---- Document text

The Wall Street Journal reported that increases in complaints to National Highway Traffic Safety Administration (NHTSA) by car owners are common after automakers announce plans for recalls. In just the first 10 weeks of this year, 272 complaints have been filed nationwide for speed control problems with the Prius, according to an Associated Press analysis of unverified complaints received by the NHTSA. Only 74 complaints were filed last year, and eight in 2008. There’s been a similar jump in reports of problems with Prius brakes: 1,816 this year, versus 90 in 2009 and fewer than 20 every other year of the last decade.
In the title of Mark Vaughn’s editorial in AutoWeek, a trade publication, he wonders, “Is Satan Controlling Your Car?” He casts blame partly on drivers and partly on the media for stirring up hysteria. Vaughn writes that there are about 600 recalls a year by the National Highway Traffic Safety Administration, and that federal agencies have recalled nearly 400 million vehicles during its history. “Yet these things only occasionally get any ink,” Vaughn writes.
Regarding drivers, he asks, “If you crashed your car, wouldn’t you rather blame it on a mysterious, satanic sticking gas pedal than on your own dumbass driving? Laying the blame on a manufacturer cover-up is too easy.” But his harshest criticism is levied against the media. “In the perfect storm of Pulitzer Prize-seeking media, slow news days and an engine computer that might be controlled by Satan, Toyota is taking a huge smack in the reputation.” Vaughn urges that highway safety investigations be done on a more scientific and less hysterical basis.
Ghosts in Machine, or Inside Us
NHTSA is apparently doing just that. Unfortunately, that leaves David Strickland, chief of the NHTSA, searching for gremlins and ghosts in the machine. Despite the increased media coverage, Strickland told the Washington Post that the rate of complaints against Toyota, when compared with other automakers, was “unremarkable.” He said that until someone pinpoints one of the sometimes elusive causes, there is little the agency can do legally. “We have to find the vehicle defect that creates an unreasonable risk to safety,” he told a Senate panel last week. “If we cannot find that defect, we cannot go forward.”

--------

### Written request 1
Report each line of the entries below that contains the string "item", matching case.

---- Entries

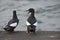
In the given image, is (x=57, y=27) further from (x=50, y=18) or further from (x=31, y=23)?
(x=31, y=23)

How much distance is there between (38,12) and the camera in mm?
16328

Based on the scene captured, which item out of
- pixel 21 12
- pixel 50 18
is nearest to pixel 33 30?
pixel 50 18

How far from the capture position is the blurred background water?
13866 millimetres

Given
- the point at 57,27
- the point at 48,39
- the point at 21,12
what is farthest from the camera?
the point at 21,12

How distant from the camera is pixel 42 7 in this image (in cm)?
1720

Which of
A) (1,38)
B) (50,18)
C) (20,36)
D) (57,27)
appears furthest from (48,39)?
(50,18)

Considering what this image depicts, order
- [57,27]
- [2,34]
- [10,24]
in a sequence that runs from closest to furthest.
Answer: [2,34], [10,24], [57,27]

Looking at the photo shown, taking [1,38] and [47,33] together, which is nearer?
[1,38]

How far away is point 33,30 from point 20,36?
24.4 inches

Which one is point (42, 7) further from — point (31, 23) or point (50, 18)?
point (31, 23)

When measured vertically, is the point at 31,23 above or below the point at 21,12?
above

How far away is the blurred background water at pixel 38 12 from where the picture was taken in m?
13.9

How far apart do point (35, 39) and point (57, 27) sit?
642 cm

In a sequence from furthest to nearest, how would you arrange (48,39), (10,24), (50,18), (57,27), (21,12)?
(21,12) < (50,18) < (57,27) < (10,24) < (48,39)
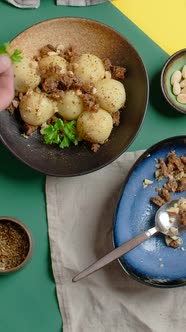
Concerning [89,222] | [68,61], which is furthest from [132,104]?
[89,222]

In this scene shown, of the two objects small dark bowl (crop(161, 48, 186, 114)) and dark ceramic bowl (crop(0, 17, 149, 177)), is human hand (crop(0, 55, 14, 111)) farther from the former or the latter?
small dark bowl (crop(161, 48, 186, 114))

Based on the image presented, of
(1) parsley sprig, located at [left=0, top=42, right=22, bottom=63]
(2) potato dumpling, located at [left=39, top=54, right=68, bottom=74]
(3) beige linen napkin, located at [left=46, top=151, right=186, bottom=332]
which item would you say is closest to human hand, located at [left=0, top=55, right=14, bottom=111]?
(1) parsley sprig, located at [left=0, top=42, right=22, bottom=63]

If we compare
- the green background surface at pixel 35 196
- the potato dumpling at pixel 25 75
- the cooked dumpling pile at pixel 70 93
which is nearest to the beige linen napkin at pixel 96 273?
the green background surface at pixel 35 196

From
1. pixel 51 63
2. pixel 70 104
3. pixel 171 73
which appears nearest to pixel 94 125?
pixel 70 104

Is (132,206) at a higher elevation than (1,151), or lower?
higher

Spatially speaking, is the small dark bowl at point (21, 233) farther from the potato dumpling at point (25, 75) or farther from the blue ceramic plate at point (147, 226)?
the potato dumpling at point (25, 75)

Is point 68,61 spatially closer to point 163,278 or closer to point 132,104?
point 132,104

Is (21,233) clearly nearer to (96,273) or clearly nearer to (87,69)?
(96,273)
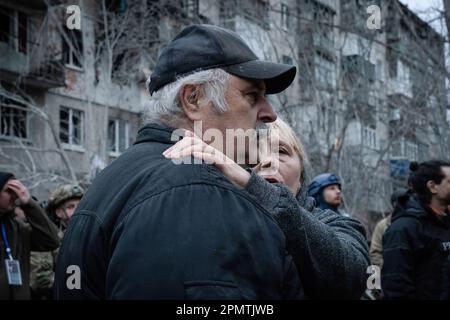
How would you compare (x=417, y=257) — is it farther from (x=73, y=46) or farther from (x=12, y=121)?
(x=12, y=121)

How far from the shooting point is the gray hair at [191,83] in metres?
1.78

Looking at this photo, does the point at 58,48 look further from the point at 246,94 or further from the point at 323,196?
the point at 246,94

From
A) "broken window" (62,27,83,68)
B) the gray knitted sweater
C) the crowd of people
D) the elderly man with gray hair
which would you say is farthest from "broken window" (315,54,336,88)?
the elderly man with gray hair

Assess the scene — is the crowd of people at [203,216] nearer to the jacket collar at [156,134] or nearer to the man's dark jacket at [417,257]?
the jacket collar at [156,134]

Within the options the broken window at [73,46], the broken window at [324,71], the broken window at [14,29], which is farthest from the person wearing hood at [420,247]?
the broken window at [14,29]

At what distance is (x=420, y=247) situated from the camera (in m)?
4.71

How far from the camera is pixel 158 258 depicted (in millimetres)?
1380

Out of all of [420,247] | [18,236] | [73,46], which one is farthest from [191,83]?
[73,46]

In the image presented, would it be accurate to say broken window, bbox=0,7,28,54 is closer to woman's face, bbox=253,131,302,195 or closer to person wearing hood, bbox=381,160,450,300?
person wearing hood, bbox=381,160,450,300

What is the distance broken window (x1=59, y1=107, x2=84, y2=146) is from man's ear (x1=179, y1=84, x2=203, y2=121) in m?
15.9

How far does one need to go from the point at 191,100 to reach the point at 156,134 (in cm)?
14

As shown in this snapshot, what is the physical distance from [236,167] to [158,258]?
0.38 meters

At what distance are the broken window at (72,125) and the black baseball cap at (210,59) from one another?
1579cm

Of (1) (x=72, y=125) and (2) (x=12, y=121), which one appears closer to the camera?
(2) (x=12, y=121)
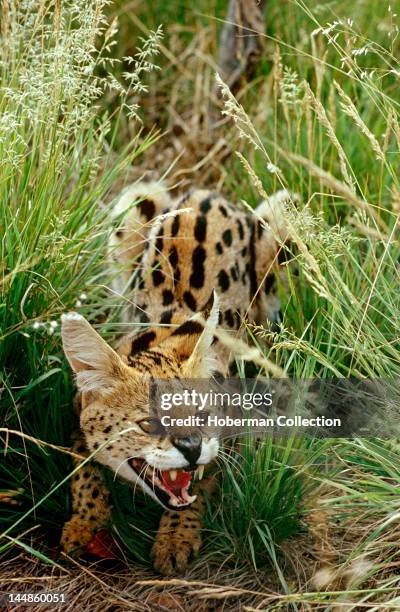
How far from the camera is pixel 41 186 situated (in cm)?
296

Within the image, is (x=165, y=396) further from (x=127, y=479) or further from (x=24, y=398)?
(x=24, y=398)

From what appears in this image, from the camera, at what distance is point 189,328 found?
2.84 metres

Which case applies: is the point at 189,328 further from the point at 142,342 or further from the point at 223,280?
the point at 223,280

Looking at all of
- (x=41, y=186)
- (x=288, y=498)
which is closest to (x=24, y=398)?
(x=41, y=186)

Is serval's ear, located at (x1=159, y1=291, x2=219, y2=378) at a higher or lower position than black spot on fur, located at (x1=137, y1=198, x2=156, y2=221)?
lower

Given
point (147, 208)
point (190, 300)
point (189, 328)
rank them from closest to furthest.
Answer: point (189, 328) < point (190, 300) < point (147, 208)

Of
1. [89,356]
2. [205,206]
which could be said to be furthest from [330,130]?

--------

### Written request 2
Reproduce the text on vehicle recall complaints above in full, word for word.

### Task result 1
Based on the scene captured, which item out of
which item would you say is closest to human hand, located at [left=0, top=55, right=14, bottom=111]?

### Task result 2
The Wall Street Journal reported that increases in complaints to National Highway Traffic Safety Administration (NHTSA) by car owners are common after automakers announce plans for recalls. In just the first 10 weeks of this year, 272 complaints have been filed nationwide for speed control problems with the Prius, according to an Associated Press analysis of unverified complaints received by the NHTSA. Only 74 complaints were filed last year, and eight in 2008. There’s been a similar jump in reports of problems with Prius brakes: 1,816 this year, versus 90 in 2009 and fewer than 20 every other year of the last decade.
In the title of Mark Vaughn’s editorial in AutoWeek, a trade publication, he wonders, “Is Satan Controlling Your Car?” He casts blame partly on drivers and partly on the media for stirring up hysteria. Vaughn writes that there are about 600 recalls a year by the National Highway Traffic Safety Administration, and that federal agencies have recalled nearly 400 million vehicles during its history. “Yet these things only occasionally get any ink,” Vaughn writes.
Regarding drivers, he asks, “If you crashed your car, wouldn’t you rather blame it on a mysterious, satanic sticking gas pedal than on your own dumbass driving? Laying the blame on a manufacturer cover-up is too easy.” But his harshest criticism is levied against the media. “In the perfect storm of Pulitzer Prize-seeking media, slow news days and an engine computer that might be controlled by Satan, Toyota is taking a huge smack in the reputation.” Vaughn urges that highway safety investigations be done on a more scientific and less hysterical basis.
Ghosts in Machine, or Inside Us
NHTSA is apparently doing just that. Unfortunately, that leaves David Strickland, chief of the NHTSA, searching for gremlins and ghosts in the machine. Despite the increased media coverage, Strickland told the Washington Post that the rate of complaints against Toyota, when compared with other automakers, was “unremarkable.” He said that until someone pinpoints one of the sometimes elusive causes, there is little the agency can do legally. “We have to find the vehicle defect that creates an unreasonable risk to safety,” he told a Senate panel last week. “If we cannot find that defect, we cannot go forward.”